Economics of Intelligence
API Providers charge per million tokens. The prices drop every month.
- Input Tokens (Prompt): Cheap.
- Output Tokens (Completion): Expensive (usually 3x-10x input price).
This creates a false sense of security. Developers think, "It's only $0.15 per million tokens, I can iterate forever."
The RAG Multiplier
Retrieval Augmented Generation (RAG) is the standard architecture for modern AI apps.
- User asks a short question (10 tokens).
- You search your vector database.
- You retrieve 10 relevant documents (2,000 tokens).
- You inject them into the system prompt.
Your "10 token" query is actually a 2,010 token request. Every single turn of the conversation re-sends this massive context.
Chain of Thought (CoT) Costs
Newer reasoning models (like o1 or DeepSeek-R1) use "hidden" Chain of Thought tokens to think before they answer. You pay for these thinking tokens. A complex logic puzzle might generate 10,000 hidden tokens before outputting the final 50 token answer. You are billed for 10,050 output tokens.
Optimization Strategy
- Caching: Use prompt caching for static system instructions.

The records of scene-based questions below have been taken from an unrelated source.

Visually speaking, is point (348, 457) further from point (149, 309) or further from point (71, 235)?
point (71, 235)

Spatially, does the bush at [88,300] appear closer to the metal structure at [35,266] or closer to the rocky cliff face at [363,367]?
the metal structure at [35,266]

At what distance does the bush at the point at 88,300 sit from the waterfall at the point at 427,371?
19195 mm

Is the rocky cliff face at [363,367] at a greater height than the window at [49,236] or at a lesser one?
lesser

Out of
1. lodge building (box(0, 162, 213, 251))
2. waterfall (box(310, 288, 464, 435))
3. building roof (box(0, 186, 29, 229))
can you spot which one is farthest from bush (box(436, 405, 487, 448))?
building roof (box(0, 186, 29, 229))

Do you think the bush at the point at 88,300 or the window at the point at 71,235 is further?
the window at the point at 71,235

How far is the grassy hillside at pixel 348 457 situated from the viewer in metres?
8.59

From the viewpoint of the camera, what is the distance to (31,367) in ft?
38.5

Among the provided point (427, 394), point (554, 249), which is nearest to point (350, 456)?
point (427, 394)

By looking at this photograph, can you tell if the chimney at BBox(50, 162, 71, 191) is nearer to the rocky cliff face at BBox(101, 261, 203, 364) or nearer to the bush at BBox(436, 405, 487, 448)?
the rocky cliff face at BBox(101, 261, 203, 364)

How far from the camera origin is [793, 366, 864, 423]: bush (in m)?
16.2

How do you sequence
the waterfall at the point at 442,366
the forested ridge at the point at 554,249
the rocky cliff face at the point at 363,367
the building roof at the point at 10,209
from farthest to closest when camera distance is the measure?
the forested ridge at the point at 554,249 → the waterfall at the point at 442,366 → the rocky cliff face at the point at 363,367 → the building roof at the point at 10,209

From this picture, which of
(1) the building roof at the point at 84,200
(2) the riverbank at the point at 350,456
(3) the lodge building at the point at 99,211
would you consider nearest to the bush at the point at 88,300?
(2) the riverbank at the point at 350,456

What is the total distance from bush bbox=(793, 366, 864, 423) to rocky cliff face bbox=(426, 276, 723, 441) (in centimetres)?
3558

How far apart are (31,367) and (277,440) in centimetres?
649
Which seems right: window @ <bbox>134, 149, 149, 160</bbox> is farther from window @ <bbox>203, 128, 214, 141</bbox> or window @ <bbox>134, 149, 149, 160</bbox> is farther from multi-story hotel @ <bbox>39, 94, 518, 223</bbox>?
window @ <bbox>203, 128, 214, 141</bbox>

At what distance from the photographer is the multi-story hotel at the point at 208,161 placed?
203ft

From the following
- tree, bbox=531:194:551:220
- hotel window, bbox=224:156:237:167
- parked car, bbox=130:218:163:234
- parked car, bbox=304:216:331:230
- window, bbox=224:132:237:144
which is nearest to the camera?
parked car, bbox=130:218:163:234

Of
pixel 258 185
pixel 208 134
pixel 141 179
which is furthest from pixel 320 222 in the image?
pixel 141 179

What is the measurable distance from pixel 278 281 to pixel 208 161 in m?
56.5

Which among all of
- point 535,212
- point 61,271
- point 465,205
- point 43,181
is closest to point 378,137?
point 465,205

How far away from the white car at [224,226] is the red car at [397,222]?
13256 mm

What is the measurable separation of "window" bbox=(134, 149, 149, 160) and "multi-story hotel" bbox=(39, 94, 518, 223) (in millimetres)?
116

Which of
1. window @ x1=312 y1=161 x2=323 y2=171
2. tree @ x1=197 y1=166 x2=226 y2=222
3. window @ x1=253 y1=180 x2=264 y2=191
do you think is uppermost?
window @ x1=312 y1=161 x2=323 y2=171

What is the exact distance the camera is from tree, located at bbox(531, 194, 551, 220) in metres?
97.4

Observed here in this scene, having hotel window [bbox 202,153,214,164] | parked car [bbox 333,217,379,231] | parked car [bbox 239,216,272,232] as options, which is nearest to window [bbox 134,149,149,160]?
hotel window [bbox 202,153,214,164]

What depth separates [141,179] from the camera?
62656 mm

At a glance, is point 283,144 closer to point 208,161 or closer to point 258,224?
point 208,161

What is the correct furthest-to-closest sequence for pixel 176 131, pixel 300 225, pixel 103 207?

- Small Models for Routing: Use a tiny model (Llama-3-8B) to classify the query, and only call the big model (GPT-4) for complex tasks.
- Concise Context: Don't dump the whole PDF. Summarize chunks before injection.
Use the Token Cost Estimator to forecast your bill at 10k users. The difference between unoptimized RAG and optimized routing is often the difference between a gross margin of 10% and 80%.